5. “Miss American Dream: How Britney Spears went to Vegas and became a feminist role model. No, really.” by Taffy Brodesser-Akner (2014) via Matter
Perfectly captures the spectacle of Spears, Vegas, and Spears in Vegas, and includes maybe my favorite paragraph of 2014:

The sun rose and descended over the Strip, quickly, like it does in a reality show, on sped-up film.
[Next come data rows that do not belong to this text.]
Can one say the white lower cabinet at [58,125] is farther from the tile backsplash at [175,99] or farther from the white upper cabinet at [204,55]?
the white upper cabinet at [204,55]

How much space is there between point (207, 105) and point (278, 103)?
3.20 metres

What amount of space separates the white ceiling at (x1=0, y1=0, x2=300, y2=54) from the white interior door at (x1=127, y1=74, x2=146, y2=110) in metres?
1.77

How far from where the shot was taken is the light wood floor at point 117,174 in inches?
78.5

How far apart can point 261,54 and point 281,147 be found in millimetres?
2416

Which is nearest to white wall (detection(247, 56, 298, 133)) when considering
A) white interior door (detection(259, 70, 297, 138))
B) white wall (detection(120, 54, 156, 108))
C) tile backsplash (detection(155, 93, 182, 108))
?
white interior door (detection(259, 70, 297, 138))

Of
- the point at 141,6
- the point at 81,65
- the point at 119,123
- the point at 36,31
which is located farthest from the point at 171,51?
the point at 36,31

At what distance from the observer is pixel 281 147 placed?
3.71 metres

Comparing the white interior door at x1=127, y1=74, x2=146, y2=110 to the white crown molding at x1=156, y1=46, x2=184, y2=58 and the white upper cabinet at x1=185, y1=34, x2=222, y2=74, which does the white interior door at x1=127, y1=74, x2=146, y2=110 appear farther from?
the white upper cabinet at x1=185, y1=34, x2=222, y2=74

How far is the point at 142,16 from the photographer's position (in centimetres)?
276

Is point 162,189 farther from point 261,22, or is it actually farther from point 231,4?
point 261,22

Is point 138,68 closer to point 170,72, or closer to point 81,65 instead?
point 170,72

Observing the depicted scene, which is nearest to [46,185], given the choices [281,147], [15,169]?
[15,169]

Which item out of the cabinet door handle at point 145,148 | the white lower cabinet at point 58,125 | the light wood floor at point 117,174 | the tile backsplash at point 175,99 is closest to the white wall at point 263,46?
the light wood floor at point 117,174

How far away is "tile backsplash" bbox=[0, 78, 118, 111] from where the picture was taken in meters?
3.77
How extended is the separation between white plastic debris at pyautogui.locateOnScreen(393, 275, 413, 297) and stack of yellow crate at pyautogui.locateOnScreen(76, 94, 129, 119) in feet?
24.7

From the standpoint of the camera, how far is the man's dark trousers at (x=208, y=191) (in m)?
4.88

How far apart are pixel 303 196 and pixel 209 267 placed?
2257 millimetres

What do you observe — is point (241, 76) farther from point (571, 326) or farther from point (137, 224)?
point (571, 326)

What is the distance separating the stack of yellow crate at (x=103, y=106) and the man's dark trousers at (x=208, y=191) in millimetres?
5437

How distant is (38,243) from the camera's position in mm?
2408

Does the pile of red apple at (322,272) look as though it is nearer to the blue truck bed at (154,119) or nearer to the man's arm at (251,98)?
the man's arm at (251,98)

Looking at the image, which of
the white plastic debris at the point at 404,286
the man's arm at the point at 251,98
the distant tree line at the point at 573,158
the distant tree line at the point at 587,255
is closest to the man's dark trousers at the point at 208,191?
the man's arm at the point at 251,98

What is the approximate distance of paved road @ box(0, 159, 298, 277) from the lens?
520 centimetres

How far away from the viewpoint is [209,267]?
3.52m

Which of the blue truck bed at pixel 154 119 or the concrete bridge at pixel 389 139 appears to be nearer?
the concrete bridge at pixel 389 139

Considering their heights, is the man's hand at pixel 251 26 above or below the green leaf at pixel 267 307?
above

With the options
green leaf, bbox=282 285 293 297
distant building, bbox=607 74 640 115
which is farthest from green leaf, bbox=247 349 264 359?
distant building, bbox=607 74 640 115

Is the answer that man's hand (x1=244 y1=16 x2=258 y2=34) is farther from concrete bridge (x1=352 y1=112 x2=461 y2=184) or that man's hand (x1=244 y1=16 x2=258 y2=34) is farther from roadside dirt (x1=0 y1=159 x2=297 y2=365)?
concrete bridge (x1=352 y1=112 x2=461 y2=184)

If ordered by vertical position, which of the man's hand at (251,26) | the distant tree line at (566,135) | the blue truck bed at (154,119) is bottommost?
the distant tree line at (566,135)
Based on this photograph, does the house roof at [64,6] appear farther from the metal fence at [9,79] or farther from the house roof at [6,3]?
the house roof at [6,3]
Some dancers who were also gymnasts and contortionists rehearsed over and over for hours on the revolving platform, doing everything from a sexy schoolgirl-uniformed “…Baby One More Time” to a fire-breathing “Circus.” The wind blew even harder, and some in the audience paused their gum chewing to express to the security guards that perhaps it was dangerous for these dancers, and of course, Britney, to perform on top of the structure. Everyone seemed quite worried, but also there was nothing else to talk about. A young woman who had slowly gotten drunker and drunker over the past hour thanks to a double Eiffel Tower of frozen drink said, “Where the hell is that bitch?”

4. “The Devil’s Bait” by Leslie Jamison (2013) via Harper’s
Also included in Jamison’s collection The Empathy Exams, “The Devil’s Bait” explores the legitimacy of Morgellons disease and how all pain, whether “real” or “imagined”, is, well, painful.

3. “Gravy Boat: My Week on the High Seas with Paula Deen and Friends” by Caity Weaver (2014) via Gawker
Weaver takes the best cruise since that time David Foster Wallace went on one without Paula Deen. Filed to: Biscuits and Crazy. It was a good year for Caity who also spent more time at a TGI Friday’s eating cheese sticks in one day than I’ve spent there cumulative in my entire life.

2. “That Time I Took the Bus and Everything was Great” by Nathan Deuel (2014) via Gawker
Deuel proves that you don’t have to write about cynicism and misery and pain to make a compelling story. Refreshingly sunny and happy and delightful. Totally unlike me.

1. If You Knew Then What I Know Now by Ryan van Meter (2012)
Van Meter writes beautifully about little things, creating loving sepia-toned snapshots of childhood. Gorgeous reflections. My tiny review cannot do it justice.